#### [Source data]
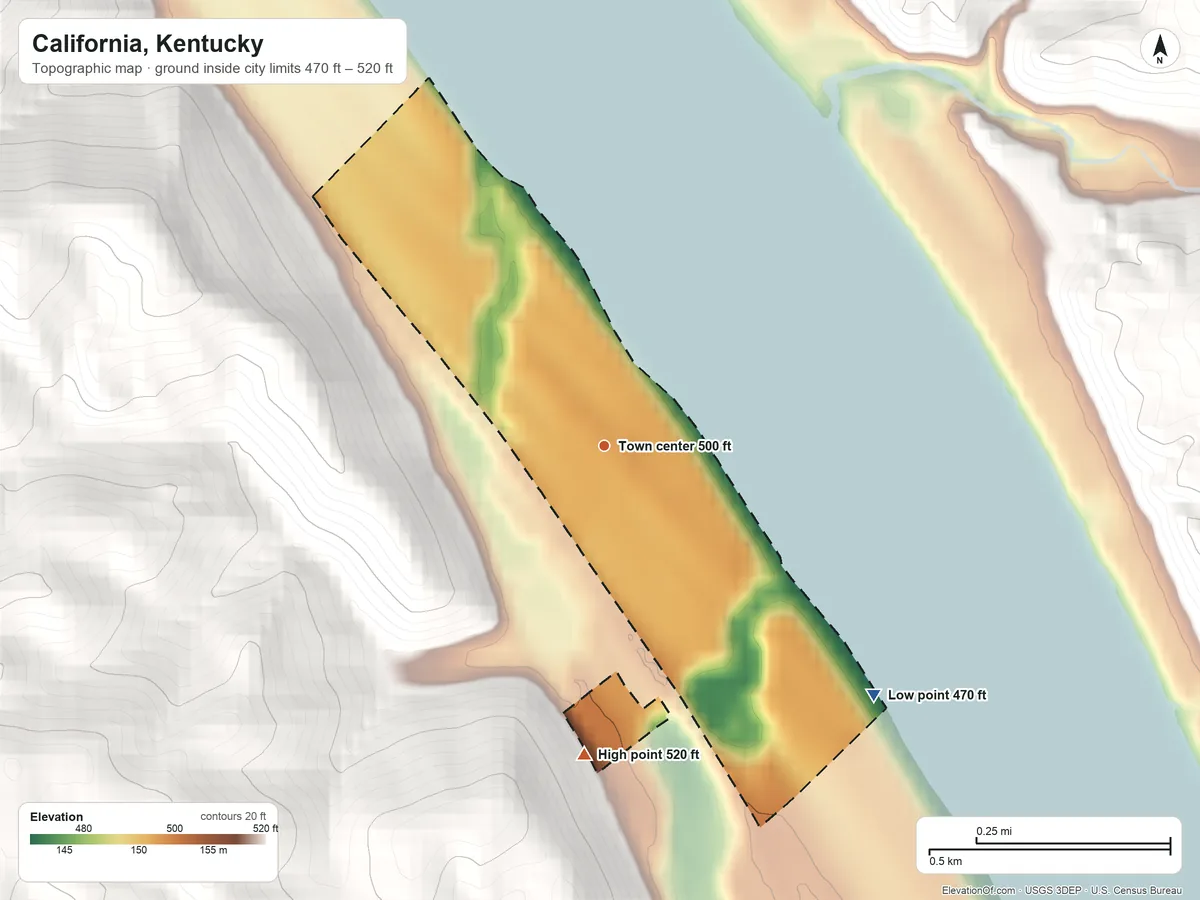 Topographic elevation map of California, Kentucky, shaded from 470 ft on the southeast side to 520 ft on the south edge, below higher ground just outside
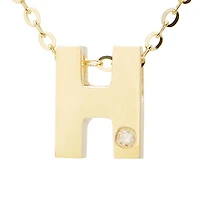Block Diamond 8MM Initial Necklace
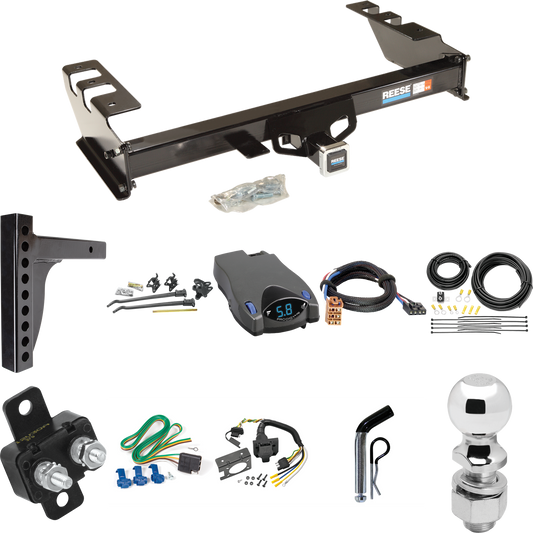 Fits 1999-2002 GMC Sierra 1500 Trailer Hitch Tow PKG w/ 12K Trunnion Bar Weight Distribution Hitch + Pin/Clip + 2-5/16" Ball + Tekonsha Prodigy P2 Brake Control + Plug & Play BC Adapter + 7-Way RV Wiring By Reese Towpower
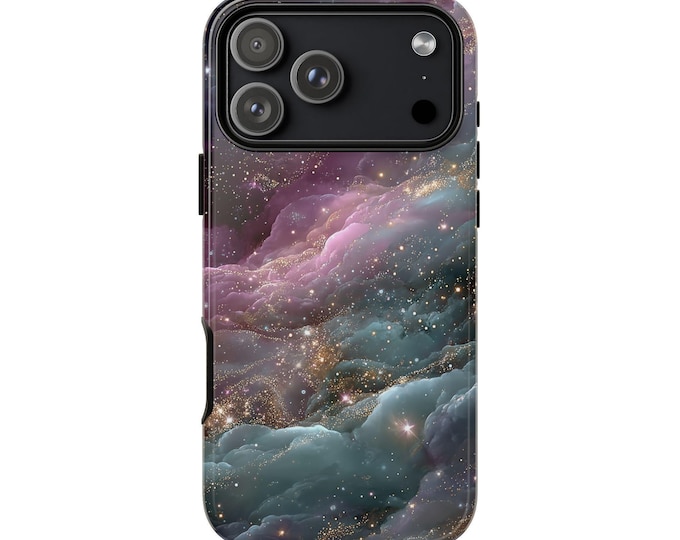 Teal Magenta Star Specks Clouds Phone Case: iPhone, Galaxy, Pixel - Lifetime Warranty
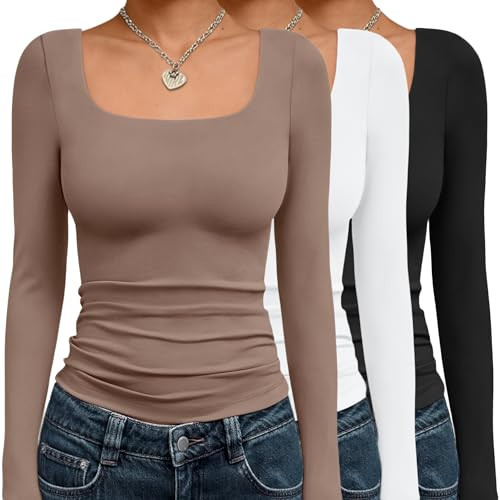 AUTOMET 3 Pack Womens Long Sleeve T Shirts White Coffee Grey S | Amazon (US)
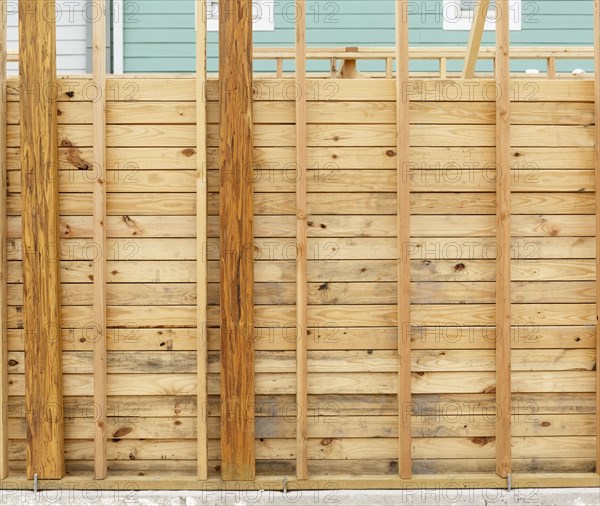 Wooden wall at construction site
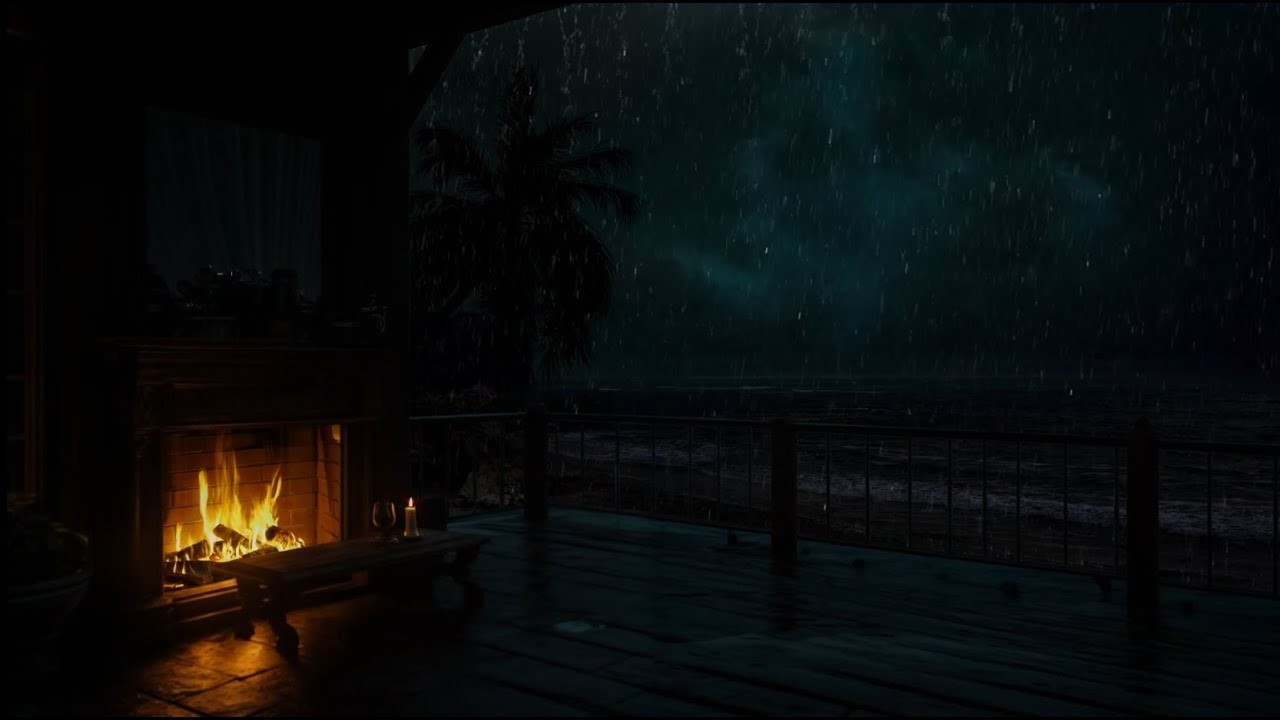 RELAX & SLEEP FAST 💤🌧️ Night Rain, Far Thunder & Fireplace 🔥 Serene Beach Cabin Ambience (No Ads)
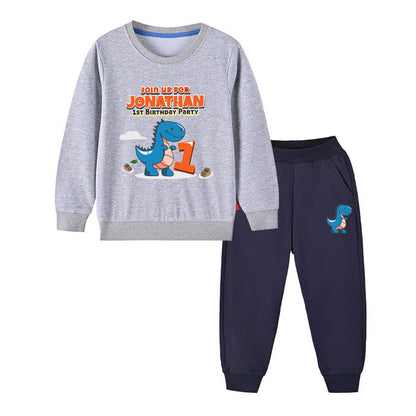 MyKids-USA® Baby Boy Cartoon Dinosaur Print Pattern Hoodie Combo Trousers Cotton 1 Pieces Sets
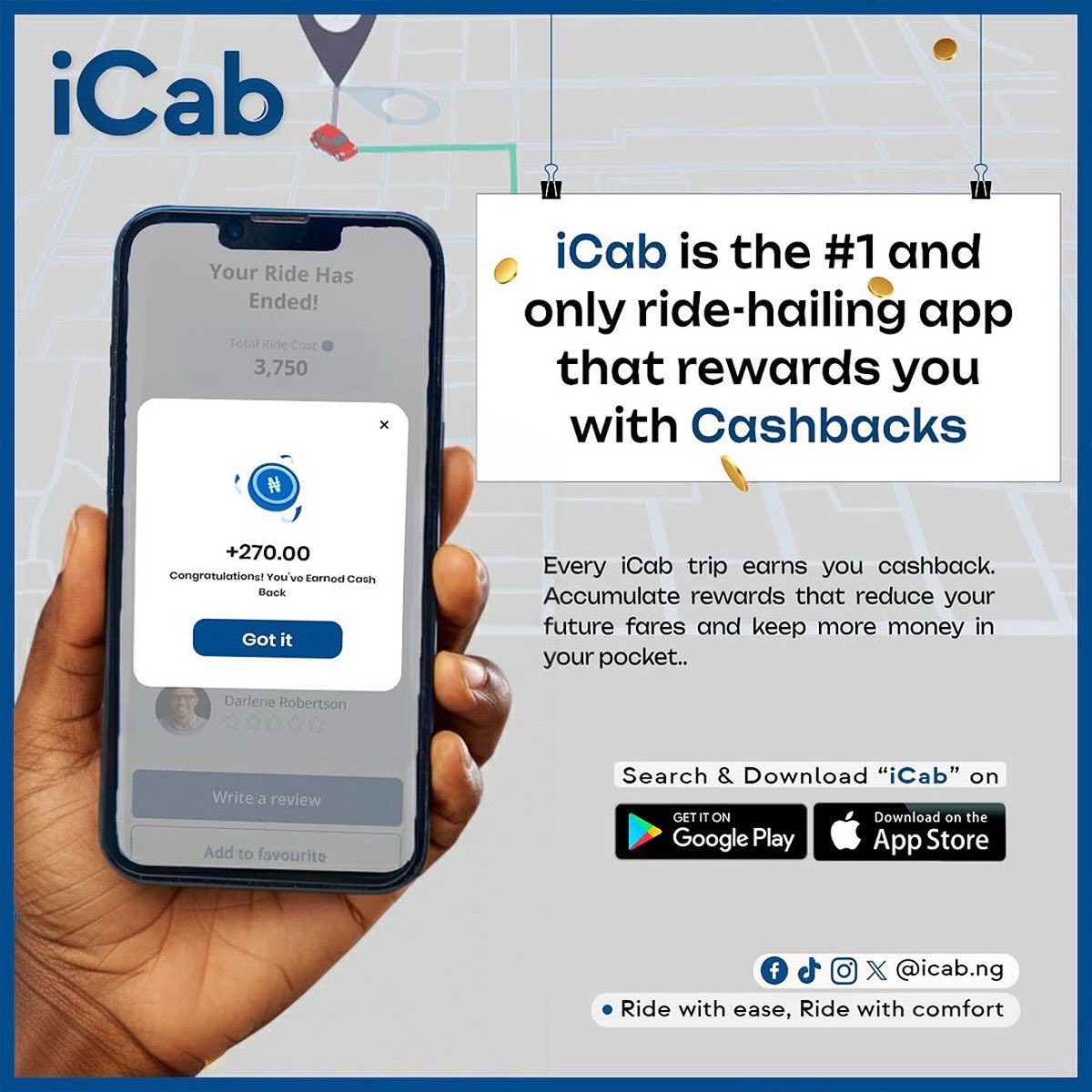 iCab_ng's tweet image. Ride, earn, repeat! 
With iCab, every trip gives you cashback rewards, saving more while you move smarter.
#iCab #RideAndEarn #CashbackEveryRide #SmartRides #RideWithEase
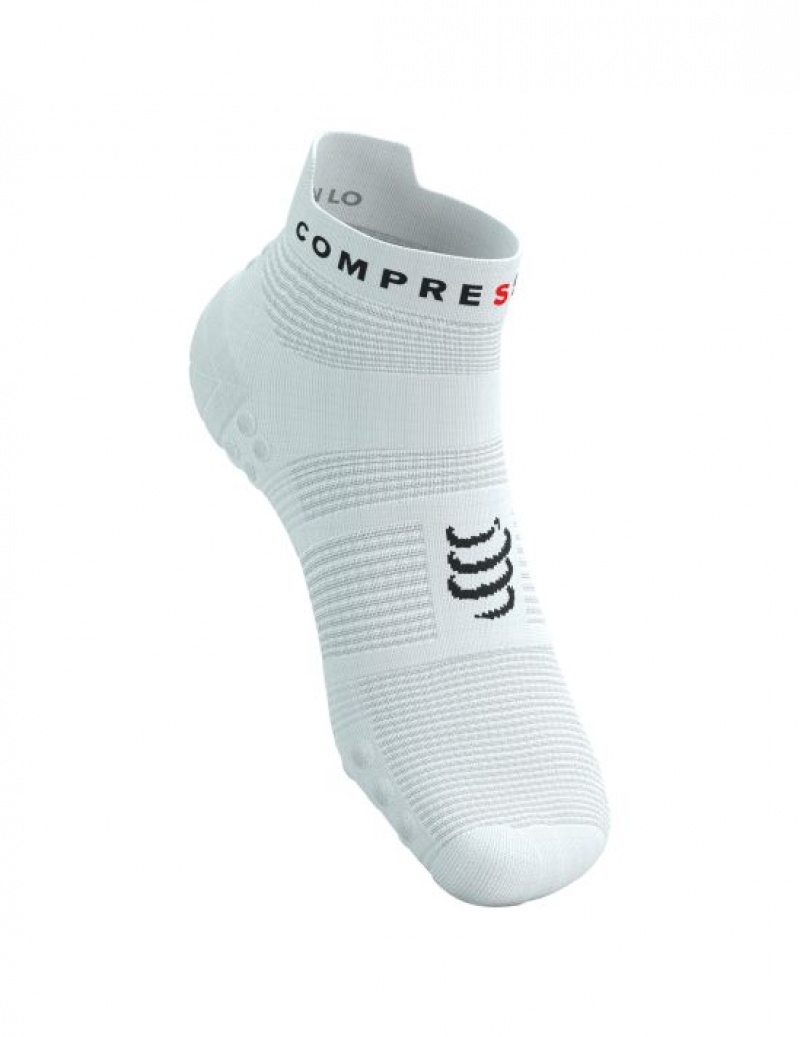 Compressport Pro Racing Socks v4.0 Run Low Muške Čarape Za Trčanje Bijele Crne | 938-ZMLRIF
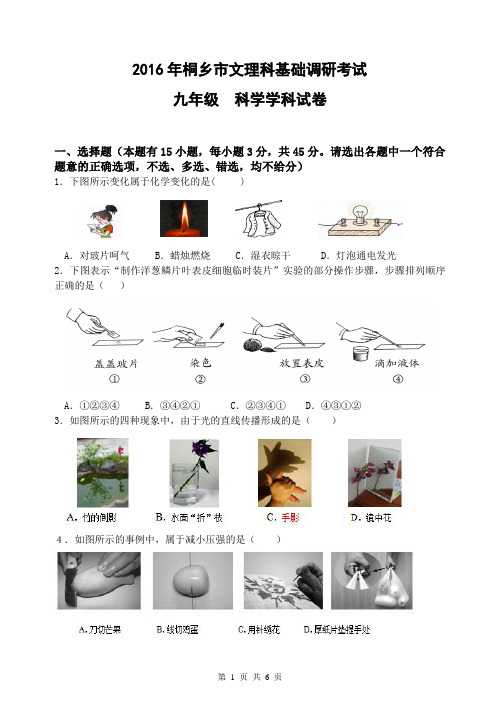 2016年桐乡市文理科基础调研考试试卷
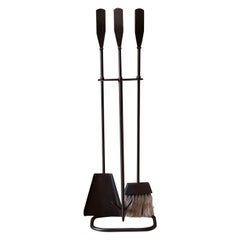 Vintage California Modernist Black Iron Fireplace Tool Set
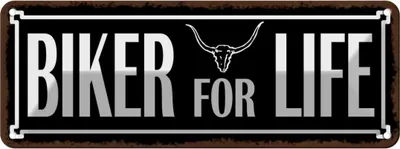 Produktbild von vianmo Blechschild 10x27 cm Biker for life Sport Hobby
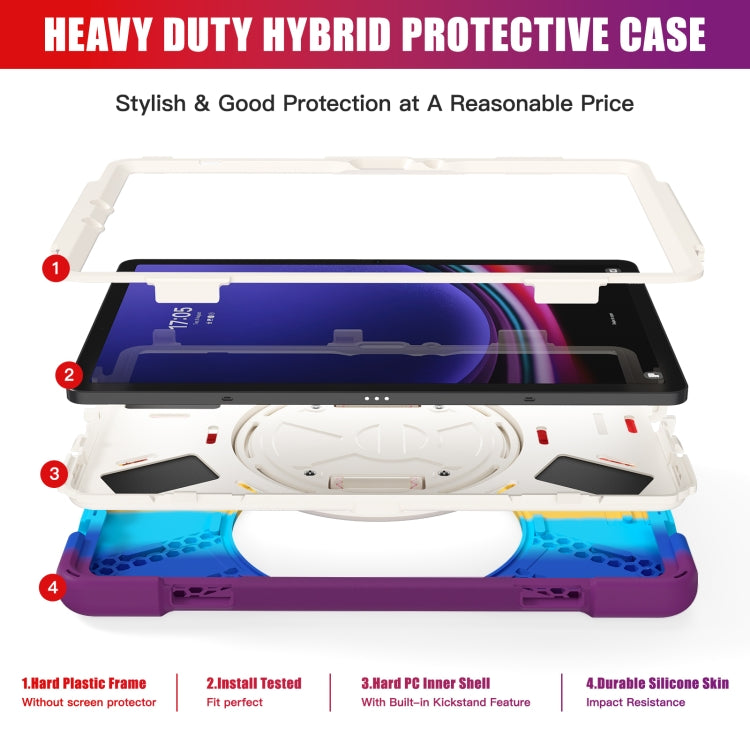 For Galaxy Tab S10 FE / S9 FE / S9 / S8 / S7 Rotary Handle Grab TPU + PC Tablet Case(Colorful Red) - Galaxy Tab S7 by buy2fix | Online Shopping UK | buy2fix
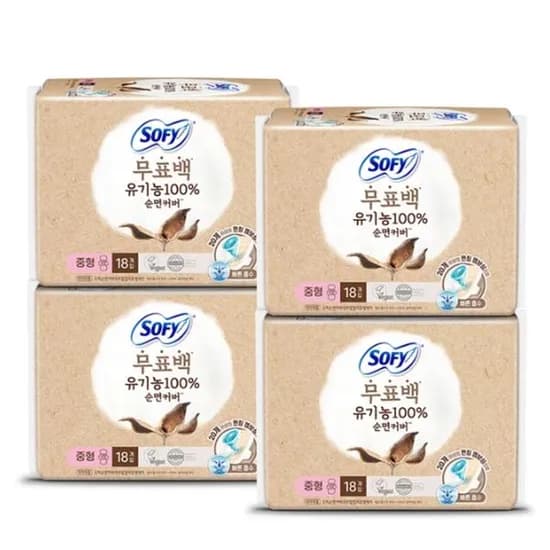 쏘피 유기농 자연의색 무표백 생리대 중형 18개 4팩 18,206원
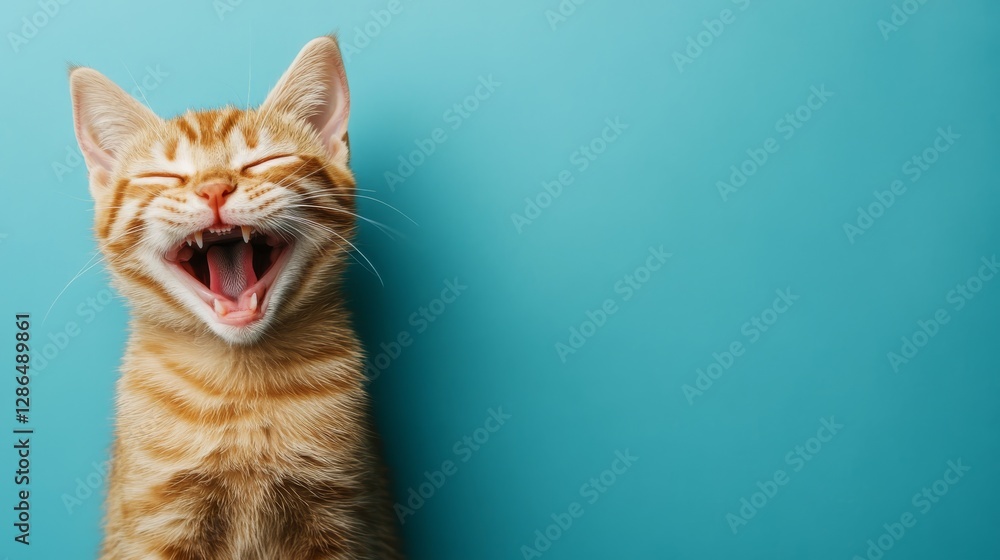 Laughing cat on plain blue background copy space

#### [Work order]
Could the entries above be printed again exactly, apart from the pictures?

#### [Expected answer]
 Topographic elevation map of California, Kentucky, shaded from 470 ft on the southeast side to 520 ft on the south edge, below higher ground just outside
Block Diamond 8MM Initial Necklace
 Fits 1999-2002 GMC Sierra 1500 Trailer Hitch Tow PKG w/ 12K Trunnion Bar Weight Distribution Hitch + Pin/Clip + 2-5/16" Ball + Tekonsha Prodigy P2 Brake Control + Plug & Play BC Adapter + 7-Way RV Wiring By Reese Towpower
 Teal Magenta Star Specks Clouds Phone Case: iPhone, Galaxy, Pixel - Lifetime Warranty
 AUTOMET 3 Pack Womens Long Sleeve T Shirts White Coffee Grey S | Amazon (US)
 Wooden wall at construction site
 RELAX & SLEEP FAST 💤🌧️ Night Rain, Far Thunder & Fireplace 🔥 Serene Beach Cabin Ambience (No Ads)
 MyKids-USA® Baby Boy Cartoon Dinosaur Print Pattern Hoodie Combo Trousers Cotton 1 Pieces Sets
 iCab_ng's tweet image. Ride, earn, repeat! 
With iCab, every trip gives you cashback rewards, saving more while you move smarter.
#iCab #RideAndEarn #CashbackEveryRide #SmartRides #RideWithEase
 Compressport Pro Racing Socks v4.0 Run Low Muške Čarape Za Trčanje Bijele Crne | 938-ZMLRIF
 2016年桐乡市文理科基础调研考试试卷
 Vintage California Modernist Black Iron Fireplace Tool Set
 Produktbild von vianmo Blechschild 10x27 cm Biker for life Sport Hobby
 For Galaxy Tab S10 FE / S9 FE / S9 / S8 / S7 Rotary Handle Grab TPU + PC Tablet Case(Colorful Red) - Galaxy Tab S7 by buy2fix | Online Shopping UK | buy2fix
 쏘피 유기농 자연의색 무표백 생리대 중형 18개 4팩 18,206원
 Laughing cat on plain blue background copy space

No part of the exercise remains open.